因為康熙看得緊的緣故,胤祐只能乖乖的養傷,他嫌被侍衛背進背出的丟人,干脆窩在帳子里不出門,連晚宴都沒有參加,倒是叫一心想要見他的塔娜好生失望。
幾日后的傍晚,營地中間依舊舉行著宴會,胤祐也依舊沒有出席,而是一個人窩在帳子里抄經。
回去之后就是太皇太后的三周年祭奠了,他想多給他的老祖宗抄些經書,因為他知道,老祖宗最喜歡看他寫的。
胤祐抄經的時候,一貫不喜歡有人在身邊,所以福祿是守在帳子外面的,帳子里只有沙沙的抄寫聲。
一張經文抄完,胤祐放下筆抻了一個懶腰,然后突然發現,他不寫字了,但那沙沙聲竟然還在繼續。
什么鬼
胤祐心中一毛,就要張口叫人,卻突然發現那聲音是從自己帳篷角落的地面下傳來的,隨著沙沙的聲音越來越近,地面上的土層開始松動,不多時的功夫,一只毛絨絨的小腦袋從地下鉆了出來,豎著一對圓圓的小耳朵好奇的四處張望。

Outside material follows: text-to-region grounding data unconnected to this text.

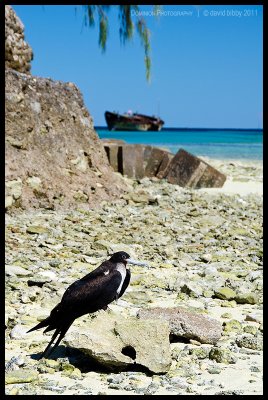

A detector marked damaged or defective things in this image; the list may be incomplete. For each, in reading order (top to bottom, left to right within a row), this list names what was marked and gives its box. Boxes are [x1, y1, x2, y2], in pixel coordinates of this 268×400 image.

rusted ship hull [104, 111, 163, 131]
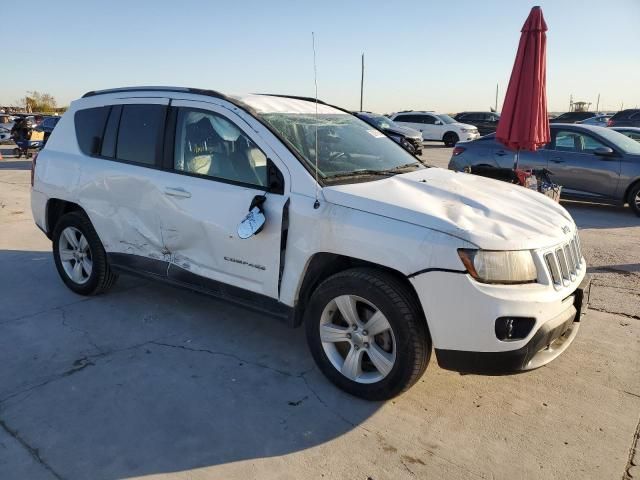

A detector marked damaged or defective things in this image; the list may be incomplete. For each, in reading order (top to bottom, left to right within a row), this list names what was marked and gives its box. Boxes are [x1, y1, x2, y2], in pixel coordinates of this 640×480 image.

damaged white suv [31, 87, 592, 402]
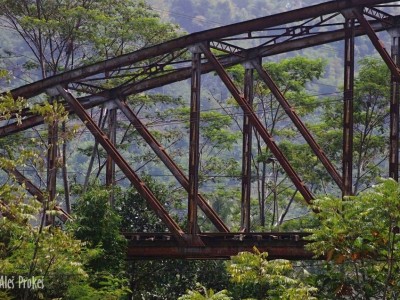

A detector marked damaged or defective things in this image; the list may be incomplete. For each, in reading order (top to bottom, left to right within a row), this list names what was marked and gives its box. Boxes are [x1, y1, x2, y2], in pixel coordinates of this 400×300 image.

rusted steel beam [7, 0, 392, 101]
rusted steel beam [56, 85, 186, 243]
rusted steel beam [114, 99, 230, 232]
rusted steel beam [200, 43, 316, 204]
rusted steel beam [253, 61, 344, 190]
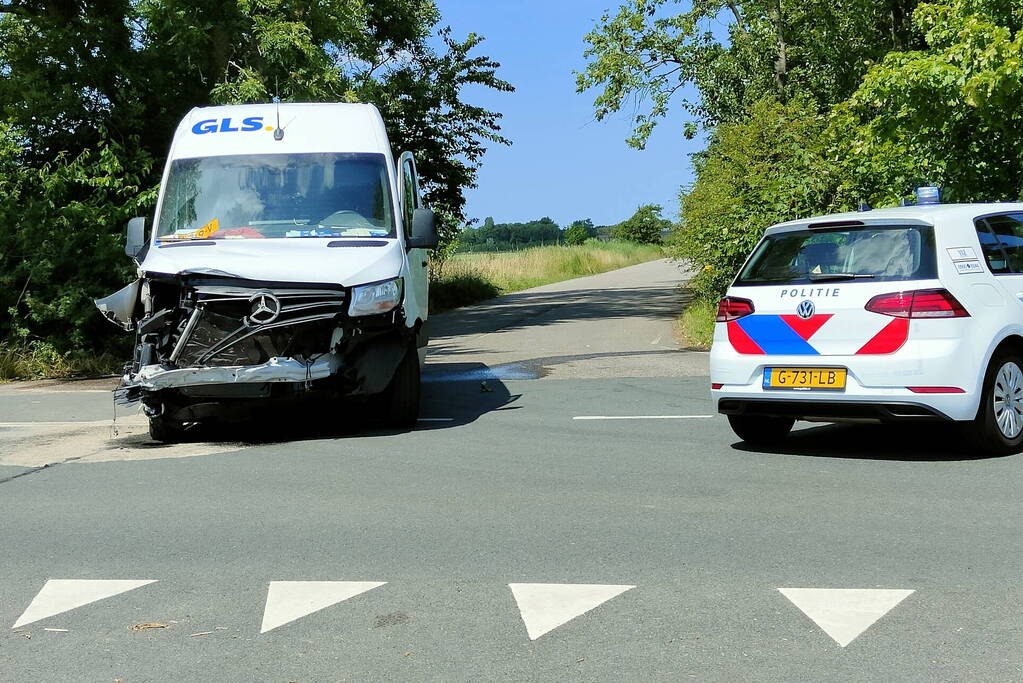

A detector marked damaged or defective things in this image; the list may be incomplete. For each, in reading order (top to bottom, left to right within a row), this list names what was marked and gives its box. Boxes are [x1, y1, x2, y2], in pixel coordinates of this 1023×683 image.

damaged van front panel [100, 103, 439, 439]
crushed van hood [140, 237, 403, 286]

“挖挖”胤祐突然覺得這毛絨絨有些眼熟,試探著開口叫到。
那毛絨絨似乎能聽懂有人叫它的名字,整只從地洞里爬了出來,抖了抖毛上的土,然后對著胤祐身邊的糕點撲了過去。
“喂,這可是肉餅”
胤祐抓著挖挖的后頸將它提了起來,三年不見,挖挖整只大了幾圈,更像是一只肥兔子了。
當初胤祐可是特意打聽過鼠兔的習性的,這小東西跟兔子的飲食結構差不多,是素食主義者,也不知道塔娜是怎么養的,這怎么還想吃肉餅了呢
挖挖不滿的扭動著,揮舞著短小的四肢想要擺脫面前人類的桎梏,可惜身子太肥四肢太短,扭來扭去毫無用處,最后竟然干脆放松了自己,也不掙扎了,一副愛咋咋地的模樣。
胤祐噗。
胤祐從食盤里拿了塊蘋果塞給挖挖叫它啃,挖挖也不挑食,抱著就咬了起來,胤祐抱著它從帳子里走出來,果然在不遠處看到了塔娜。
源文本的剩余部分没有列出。